_Dataset extract_
start

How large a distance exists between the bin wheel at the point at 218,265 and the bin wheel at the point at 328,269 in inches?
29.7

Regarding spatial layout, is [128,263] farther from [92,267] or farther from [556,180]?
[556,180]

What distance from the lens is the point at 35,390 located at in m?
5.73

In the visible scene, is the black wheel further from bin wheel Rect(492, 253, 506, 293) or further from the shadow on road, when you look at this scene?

end
start

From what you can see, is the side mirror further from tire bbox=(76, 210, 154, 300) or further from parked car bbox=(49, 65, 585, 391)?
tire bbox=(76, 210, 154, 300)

end

Copy the listing again, starting at the line that contains "Regarding spatial layout, is" and stopping after the line that contains "In the visible". Leave the requests unchanged, but multiply every number in the answers (coordinates and distances alike) by 1.95, rounding each result to the number of decimals it originally had, with halves rounded up.

Regarding spatial layout, is [128,263] farther from [92,267] or farther from [556,180]?
[1084,351]

What distance from the lens is the point at 35,390 located at in m?
11.17

In the visible scene, is the black wheel further from bin wheel Rect(492, 253, 506, 293) or further from the shadow on road, when you look at this scene?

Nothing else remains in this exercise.